Eşi Levent Özmen’i 10 senedir tanıdığını belirten Arzu Özmen, “Engelli Kooperatifi’nde benim başkanımdı. Onun öncülüğünde bilgisayar kursuna başladım. Ama ‘Aklınızda Levent Bey ile evlenmek var mıydı?’ derseniz, hiç yoktu. Fakat 23 Haziran 2018’de nikah masasında buldum kendimi” dedi. Eşiyle evlendiğinden bu yana çok mutlu ve huzurlu bir yaşantı sürdürdüğünü aktaran Arzu Özmen, “Şöyle söyleyeyim iyi ki Levent ile evlenmişim. Onunla birlikte hayatıma huzur geldi. ‘Bir başkasıyla yapabilir miydin?’ derseniz, yapamazdım. Eşimle birbirimizi kafa olarak da tamamladık, duygu olarak da, bedenen de. İki yıl önce annemi kollarımda kaybettiğim için içime kapandım. Ondan sonra hayata küstüm. Ne zaman ki Levent’e karşı duygularım yoğunlaştı o zaman hakikaten yaşama bağlandım. Benim ilk evliliğim oldu” sözlerini kullandı.
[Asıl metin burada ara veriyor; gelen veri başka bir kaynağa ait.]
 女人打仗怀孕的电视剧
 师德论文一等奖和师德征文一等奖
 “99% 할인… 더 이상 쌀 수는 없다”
“ONU HİÇBİR ŞEYE DEĞİŞMEM”
Engellilerin hayattan kopmamaları gerektiğini vurgulayan Arzu Özmen, “Doğru insanı seçebilirlerse evlilik ve iş hayatında her şeyi en güzel şekilde yaşayabilirler. Ben sağlam bir insanla da evlenmiş olabilirdim. Ama insani duygulara sahip olmak önemli. ‘Sen engellisin’ diye dışlanmazsa, herkes, her şeyi çok rahat yapabilir. Engellilerimizin içinde bir korku var. Engellileri öncelikle aileleri ‘Sen yaparsın’ tarzında birçok şeye teşvik etmesi lazım. Onlara özgüven aşılamaları gerekiyor ki engelli her zorluğa karşı mücadele edebilsin. Yoksa ne yazık ki hiçbir şey yapılmıyor” ifadelerine yer verdi. “Benim Levent ile birlikte ilk14 Şubat’ım” diyen Arzu Özmen, şöyle ekledi: “Bunu ilk kez Levent’te burada duyuyor, 44 yaşındayım ve bunca yıllık hayatımda ilk kez en mutlu 14 Şubatımı yaşadım. Bu gerçekten Levent ile oldu. Onu hiçbir şeye değişmem.”
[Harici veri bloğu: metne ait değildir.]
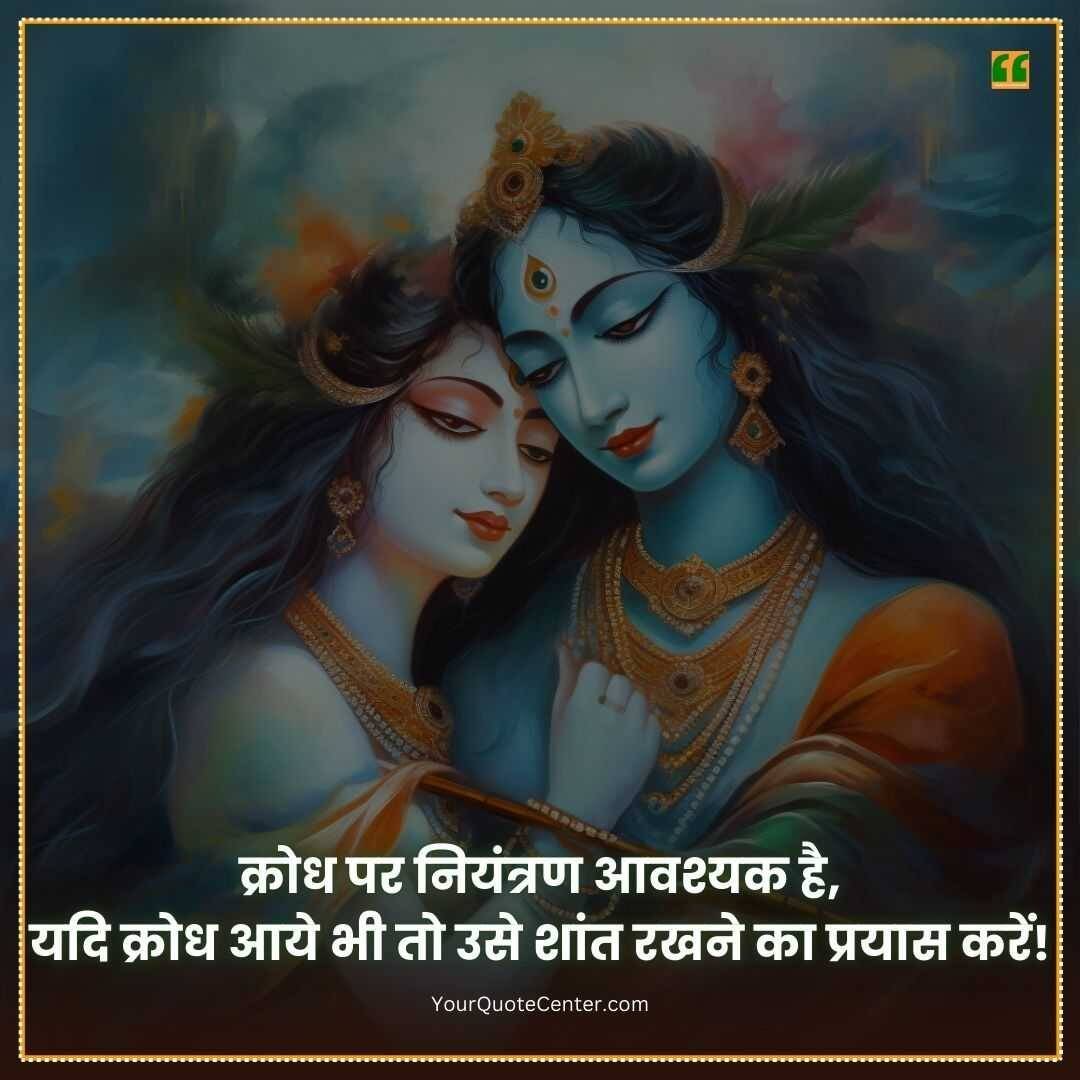 Shree Krishna Best Quotes In Hindi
“GÖZÜM, ELİM, AYAĞIM OLDU”
Evliliklerine dair birçok şeyin kendiliğinden geliştiğini söyleyen Levent Özmen de, “İkimizin aklında da böyle bir durum yoktu. Eşim Arzu evlenmeden önce beni sık sık otobüs durağına bırakan biriydi, gözlerim görmediği için otobüse kendisi bindirirdi. Bir gün otobüs durağına yaklaşırken ‘Benimle evlenir misin?’ dedim kendisine. ‘Ne diyorsun sen?’ cevabını verince korktum ve şaka yaptığımı söyledim. Aradan birkaç gün geçince tekrar ‘Arzu benimle evlenir misin?’ dedim. Tüm bunlar otobüs durağında oldu. Baktım ki Arzu ılımlı ve ‘Evet’ cevabını verdi, devamını getirdik, bu duruma geldik. ‘14 Şubat Sevgililer Günü hediyesi senin için nedir?’ derseniz Arzu derim. Onun bana gelişi, benimle olması en büyük hediye. Bana ne hediye alırsa alsın, o beni tatmin etmez. Kendisi en büyük hediye zaten. Gözlerim yok ancak benim gözüm, elim, ayağım oldu. Emek olmadan yemek olmaz. Ben otobüs durağında teklifimi yaptım, hediyemi aldım. Herkes hayallerinin peşinden gitsin” dedi.
“KENDİ GERÇEĞİMİZDEN KAÇAMAYIZ”
“Biz kendi gerçeğimizden kaçamayız” sözlerine yer veren Levent Özmen, engellilerin genel olarak yaşadığı problemlere de değinerek, “Hiç kimse kendi gerçeğinden kaçamaz. Biz engelliyiz, bunu kabul etmemiz lazım. Kabul edelim ki ona göre yaşantımıza yön verelim. Biz sağlıklı insanlar gibi hareket edemeyiz. Sizin beş dakikada gittiğiniz yolu ben bir saatte ancak giderim. Biz bu olayı nereden başaracağız biliyor musunuz? Bizler bir şeyleri engelli ve ailelerine anlatmayacağız. Engelsiz çocuklara ve onların ailelerine anlatmamız lazım. Asıl onları bilinçlendirmemiz lazım. Onlar ateşleyecekler engellileri ve ailelerini. Ötekileştirmeyecekler. Aynı yoldan gidiyoruz çünkü hedef aynı. Biz hep aynı yerde buluşuyoruz aslında. Sağlıklı çocukların aileleri bizimle birlikte yürümeyi kabul ederlerse, o bilince varırsa aynı hedefe gideceğiz. Daha henüz bunu başaramadık. Türkiye’de bilinçlenme yok. Engelli resmen üçüncü planda, ‘yazık’ durumda. Başlıyorlar bizlere dua etmeye. Amenna. Elbette duaya da ihtiyacımız var. Ancak biraz da gerçekçi olup, bilinçlenmek lazım” diye konuştu. Özmen çiftinin şahidi ve kendisi de yürüme engelli Ayhan Güzel ise, “Ben onları böyle görünce çok duygulandım. Yalnız yaşamak çok zor. Levent benim 20 senelik arkadaşım. Arkadaşımın bir hayat arkadaşı oldu. Bana da örnek oldular. Önceden Levent’in gözü bendim. Şimdi ise eşi Arzu Hanım” dedi.